RECORDS FOR THIS EXERCISE:
▬▬▬
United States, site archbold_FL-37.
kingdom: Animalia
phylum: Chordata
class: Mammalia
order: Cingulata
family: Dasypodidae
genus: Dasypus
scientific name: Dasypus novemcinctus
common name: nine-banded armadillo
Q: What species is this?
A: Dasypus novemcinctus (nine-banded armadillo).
▬▬▬
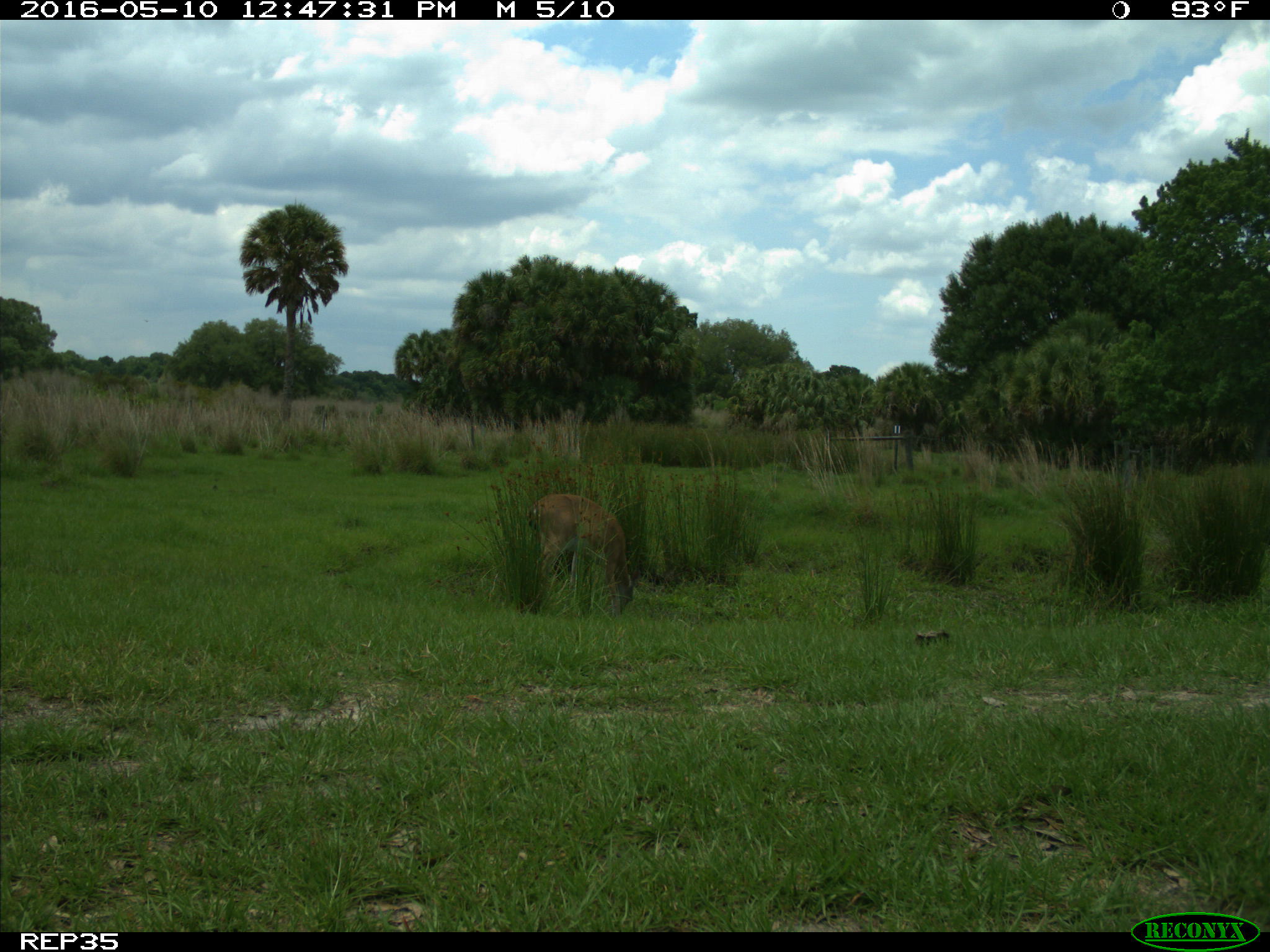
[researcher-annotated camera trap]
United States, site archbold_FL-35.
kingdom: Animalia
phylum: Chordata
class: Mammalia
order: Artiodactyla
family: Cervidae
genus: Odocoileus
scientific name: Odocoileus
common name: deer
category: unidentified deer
▬▬▬
EXERCISE REQUIREMENTS: Within the material above, output exactly the lines from the one with "United States, site archbold_FL-37." through the one with "A: Dasypus novemcinctus", end lines included, and nothing besides.

RESULT OF THIS TASK:
United States, site archbold_FL-37.
kingdom: Animalia
phylum: Chordata
class: Mammalia
order: Cingulata
family: Dasypodidae
genus: Dasypus
scientific name: Dasypus novemcinctus
common name: nine-banded armadillo
Q: What species is this?
A: Dasypus novemcinctus (nine-banded armadillo).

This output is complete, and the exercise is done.